The recent bankruptcy of Owens Corning (OWC), a longtime asbestos manufacturer, only made things worse. With Owens Corning insolvent, and fellow building-materials company Armstrong Holdings (ACK) defaulting on $50 million worth of debt, lawyers might try to extract more damages from asbestos-related companies that still have cash, including USG.
And as if the asbestos issue wasn't enough, investors not named Buffett have also been spooked by a 35% drop in wallboard prices since the beginning of the year. Most of the price drop can be attributed to a huge jump in wallboard-making capacity nationwide. And the plunge might not be over, since drywall sales hinge on new home construction and remodeling projects. With housing starts expected to decline over the next two years, many analysts suspect drywall prices to fall even further, hurting USG's sales and profits.

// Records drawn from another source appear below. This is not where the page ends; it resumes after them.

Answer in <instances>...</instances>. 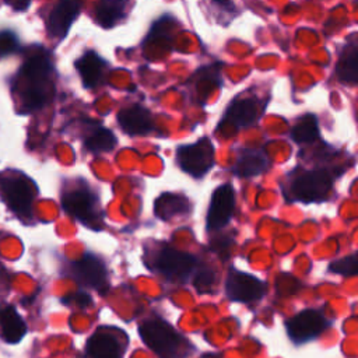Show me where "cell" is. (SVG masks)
I'll list each match as a JSON object with an SVG mask.
<instances>
[{
    "mask_svg": "<svg viewBox=\"0 0 358 358\" xmlns=\"http://www.w3.org/2000/svg\"><path fill=\"white\" fill-rule=\"evenodd\" d=\"M53 64L49 55L41 50L32 55L18 74L20 94L27 110L42 108L53 94Z\"/></svg>",
    "mask_w": 358,
    "mask_h": 358,
    "instance_id": "6da1fadb",
    "label": "cell"
},
{
    "mask_svg": "<svg viewBox=\"0 0 358 358\" xmlns=\"http://www.w3.org/2000/svg\"><path fill=\"white\" fill-rule=\"evenodd\" d=\"M331 185L333 175L327 169H302L299 173L292 172L285 194L291 201L322 203L327 200Z\"/></svg>",
    "mask_w": 358,
    "mask_h": 358,
    "instance_id": "7a4b0ae2",
    "label": "cell"
},
{
    "mask_svg": "<svg viewBox=\"0 0 358 358\" xmlns=\"http://www.w3.org/2000/svg\"><path fill=\"white\" fill-rule=\"evenodd\" d=\"M64 211L94 229L102 227L103 213L98 196L87 185H81L66 192L62 197Z\"/></svg>",
    "mask_w": 358,
    "mask_h": 358,
    "instance_id": "3957f363",
    "label": "cell"
},
{
    "mask_svg": "<svg viewBox=\"0 0 358 358\" xmlns=\"http://www.w3.org/2000/svg\"><path fill=\"white\" fill-rule=\"evenodd\" d=\"M144 344L159 358H178L183 338L162 319H150L138 327Z\"/></svg>",
    "mask_w": 358,
    "mask_h": 358,
    "instance_id": "277c9868",
    "label": "cell"
},
{
    "mask_svg": "<svg viewBox=\"0 0 358 358\" xmlns=\"http://www.w3.org/2000/svg\"><path fill=\"white\" fill-rule=\"evenodd\" d=\"M176 161L182 171L193 178H201L214 165L213 143L203 137L193 144L180 145L176 151Z\"/></svg>",
    "mask_w": 358,
    "mask_h": 358,
    "instance_id": "5b68a950",
    "label": "cell"
},
{
    "mask_svg": "<svg viewBox=\"0 0 358 358\" xmlns=\"http://www.w3.org/2000/svg\"><path fill=\"white\" fill-rule=\"evenodd\" d=\"M154 270L172 280L186 281L196 271L199 262L194 256L176 250L171 246L159 249L152 259Z\"/></svg>",
    "mask_w": 358,
    "mask_h": 358,
    "instance_id": "8992f818",
    "label": "cell"
},
{
    "mask_svg": "<svg viewBox=\"0 0 358 358\" xmlns=\"http://www.w3.org/2000/svg\"><path fill=\"white\" fill-rule=\"evenodd\" d=\"M0 187L7 206L18 215L28 217L35 194L34 183L22 175H4L0 178Z\"/></svg>",
    "mask_w": 358,
    "mask_h": 358,
    "instance_id": "52a82bcc",
    "label": "cell"
},
{
    "mask_svg": "<svg viewBox=\"0 0 358 358\" xmlns=\"http://www.w3.org/2000/svg\"><path fill=\"white\" fill-rule=\"evenodd\" d=\"M326 326L327 319L316 309H305L291 317L285 324L288 337L296 344L317 337Z\"/></svg>",
    "mask_w": 358,
    "mask_h": 358,
    "instance_id": "ba28073f",
    "label": "cell"
},
{
    "mask_svg": "<svg viewBox=\"0 0 358 358\" xmlns=\"http://www.w3.org/2000/svg\"><path fill=\"white\" fill-rule=\"evenodd\" d=\"M73 277L83 285L91 287L99 292L108 288V270L105 263L92 253H85L71 266Z\"/></svg>",
    "mask_w": 358,
    "mask_h": 358,
    "instance_id": "9c48e42d",
    "label": "cell"
},
{
    "mask_svg": "<svg viewBox=\"0 0 358 358\" xmlns=\"http://www.w3.org/2000/svg\"><path fill=\"white\" fill-rule=\"evenodd\" d=\"M225 292L232 301L255 302L264 295L266 284L249 273L231 271L227 277Z\"/></svg>",
    "mask_w": 358,
    "mask_h": 358,
    "instance_id": "30bf717a",
    "label": "cell"
},
{
    "mask_svg": "<svg viewBox=\"0 0 358 358\" xmlns=\"http://www.w3.org/2000/svg\"><path fill=\"white\" fill-rule=\"evenodd\" d=\"M235 192L229 183L218 186L213 194L207 213V229H220L225 227L234 213Z\"/></svg>",
    "mask_w": 358,
    "mask_h": 358,
    "instance_id": "8fae6325",
    "label": "cell"
},
{
    "mask_svg": "<svg viewBox=\"0 0 358 358\" xmlns=\"http://www.w3.org/2000/svg\"><path fill=\"white\" fill-rule=\"evenodd\" d=\"M266 102L259 101L255 96H245L234 99L224 115V123H231L236 127L250 126L259 120L263 113Z\"/></svg>",
    "mask_w": 358,
    "mask_h": 358,
    "instance_id": "7c38bea8",
    "label": "cell"
},
{
    "mask_svg": "<svg viewBox=\"0 0 358 358\" xmlns=\"http://www.w3.org/2000/svg\"><path fill=\"white\" fill-rule=\"evenodd\" d=\"M81 0H59L48 18V32L50 36L62 39L69 32L73 21L80 14Z\"/></svg>",
    "mask_w": 358,
    "mask_h": 358,
    "instance_id": "4fadbf2b",
    "label": "cell"
},
{
    "mask_svg": "<svg viewBox=\"0 0 358 358\" xmlns=\"http://www.w3.org/2000/svg\"><path fill=\"white\" fill-rule=\"evenodd\" d=\"M120 129L130 136H144L154 130V122L148 109L141 105H131L117 113Z\"/></svg>",
    "mask_w": 358,
    "mask_h": 358,
    "instance_id": "5bb4252c",
    "label": "cell"
},
{
    "mask_svg": "<svg viewBox=\"0 0 358 358\" xmlns=\"http://www.w3.org/2000/svg\"><path fill=\"white\" fill-rule=\"evenodd\" d=\"M85 354L88 358H123V345L110 331L98 329L87 341Z\"/></svg>",
    "mask_w": 358,
    "mask_h": 358,
    "instance_id": "9a60e30c",
    "label": "cell"
},
{
    "mask_svg": "<svg viewBox=\"0 0 358 358\" xmlns=\"http://www.w3.org/2000/svg\"><path fill=\"white\" fill-rule=\"evenodd\" d=\"M106 66L108 63L94 50H87L76 60V69L85 88H94L101 83Z\"/></svg>",
    "mask_w": 358,
    "mask_h": 358,
    "instance_id": "2e32d148",
    "label": "cell"
},
{
    "mask_svg": "<svg viewBox=\"0 0 358 358\" xmlns=\"http://www.w3.org/2000/svg\"><path fill=\"white\" fill-rule=\"evenodd\" d=\"M27 333V324L11 305L0 306V336L6 343L15 344Z\"/></svg>",
    "mask_w": 358,
    "mask_h": 358,
    "instance_id": "e0dca14e",
    "label": "cell"
},
{
    "mask_svg": "<svg viewBox=\"0 0 358 358\" xmlns=\"http://www.w3.org/2000/svg\"><path fill=\"white\" fill-rule=\"evenodd\" d=\"M129 8V0H98L95 20L102 28H112L120 22Z\"/></svg>",
    "mask_w": 358,
    "mask_h": 358,
    "instance_id": "ac0fdd59",
    "label": "cell"
},
{
    "mask_svg": "<svg viewBox=\"0 0 358 358\" xmlns=\"http://www.w3.org/2000/svg\"><path fill=\"white\" fill-rule=\"evenodd\" d=\"M189 210V200L185 196L175 193H162L154 204V213L161 220H171L176 215H186Z\"/></svg>",
    "mask_w": 358,
    "mask_h": 358,
    "instance_id": "d6986e66",
    "label": "cell"
},
{
    "mask_svg": "<svg viewBox=\"0 0 358 358\" xmlns=\"http://www.w3.org/2000/svg\"><path fill=\"white\" fill-rule=\"evenodd\" d=\"M268 166V158L263 150H245L238 157L235 164V173L239 176H256L264 172Z\"/></svg>",
    "mask_w": 358,
    "mask_h": 358,
    "instance_id": "ffe728a7",
    "label": "cell"
},
{
    "mask_svg": "<svg viewBox=\"0 0 358 358\" xmlns=\"http://www.w3.org/2000/svg\"><path fill=\"white\" fill-rule=\"evenodd\" d=\"M357 60H358V46L357 42L347 43L340 53V59L336 67V74L341 83L355 84L357 83Z\"/></svg>",
    "mask_w": 358,
    "mask_h": 358,
    "instance_id": "44dd1931",
    "label": "cell"
},
{
    "mask_svg": "<svg viewBox=\"0 0 358 358\" xmlns=\"http://www.w3.org/2000/svg\"><path fill=\"white\" fill-rule=\"evenodd\" d=\"M291 138L295 143L306 144L313 143L319 138V124L317 117L313 113H306L298 119V122L291 129Z\"/></svg>",
    "mask_w": 358,
    "mask_h": 358,
    "instance_id": "7402d4cb",
    "label": "cell"
},
{
    "mask_svg": "<svg viewBox=\"0 0 358 358\" xmlns=\"http://www.w3.org/2000/svg\"><path fill=\"white\" fill-rule=\"evenodd\" d=\"M85 147L91 152H108L112 151L117 143L113 131L105 127H96L85 138Z\"/></svg>",
    "mask_w": 358,
    "mask_h": 358,
    "instance_id": "603a6c76",
    "label": "cell"
},
{
    "mask_svg": "<svg viewBox=\"0 0 358 358\" xmlns=\"http://www.w3.org/2000/svg\"><path fill=\"white\" fill-rule=\"evenodd\" d=\"M329 271L341 274V275H354L357 274V255L351 253L343 259L334 260L329 266Z\"/></svg>",
    "mask_w": 358,
    "mask_h": 358,
    "instance_id": "cb8c5ba5",
    "label": "cell"
},
{
    "mask_svg": "<svg viewBox=\"0 0 358 358\" xmlns=\"http://www.w3.org/2000/svg\"><path fill=\"white\" fill-rule=\"evenodd\" d=\"M213 281H214V274L208 268H201L200 271H197L194 277V285L199 292H208L210 287L213 285Z\"/></svg>",
    "mask_w": 358,
    "mask_h": 358,
    "instance_id": "d4e9b609",
    "label": "cell"
},
{
    "mask_svg": "<svg viewBox=\"0 0 358 358\" xmlns=\"http://www.w3.org/2000/svg\"><path fill=\"white\" fill-rule=\"evenodd\" d=\"M18 48V39L11 31L0 32V55L13 53Z\"/></svg>",
    "mask_w": 358,
    "mask_h": 358,
    "instance_id": "484cf974",
    "label": "cell"
},
{
    "mask_svg": "<svg viewBox=\"0 0 358 358\" xmlns=\"http://www.w3.org/2000/svg\"><path fill=\"white\" fill-rule=\"evenodd\" d=\"M211 7L217 8L220 14H228L229 18L235 15V11H236V7L235 4L232 3V0H208Z\"/></svg>",
    "mask_w": 358,
    "mask_h": 358,
    "instance_id": "4316f807",
    "label": "cell"
},
{
    "mask_svg": "<svg viewBox=\"0 0 358 358\" xmlns=\"http://www.w3.org/2000/svg\"><path fill=\"white\" fill-rule=\"evenodd\" d=\"M6 3H7L11 8H14V10H17V11H22V10H25V8L29 6L31 0H6Z\"/></svg>",
    "mask_w": 358,
    "mask_h": 358,
    "instance_id": "83f0119b",
    "label": "cell"
}]
</instances>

But Goldman Sachs analyst Christopher Winham admits it's tough to argue with Buffett. The Sage of Omaha has built a great track record (excluding 1999) by investing in undervalued companies that have solid businesses. USG seems to fit that category. It's the nation's largest wallboard manufacturer, controlling about one-third of the $3 billion market. It spent the 1990s upgrading plants, and recently introduced new wallboard products. The stock trades at a 20% discount to the book value of its own assets, and less than four times consensus 2001 earnings, according to First Call. Yes, earnings are going down, but they aren't disappearing, and as with all commodity products, the price of wallboard should eventually creep up as some suppliers eliminate inefficient wallboard production lines.
The bond-ratings services don't think USG is going belly up, either. Moody's rates USG's various debt issues around "Baa," meaning the agency thinks there's some risk of default but the company can cover its debt obligations at the moment. However, on Oct. 26, Moody's did announce it might downgrade USG's ratings.
In the end, of course, Warren Buffett isn't someone most of us would feel comfortable betting against. He usually knows more than most investors, and, in the case of USG's liability woes, there's good reason to think that knowledge gap may be even wider than usual.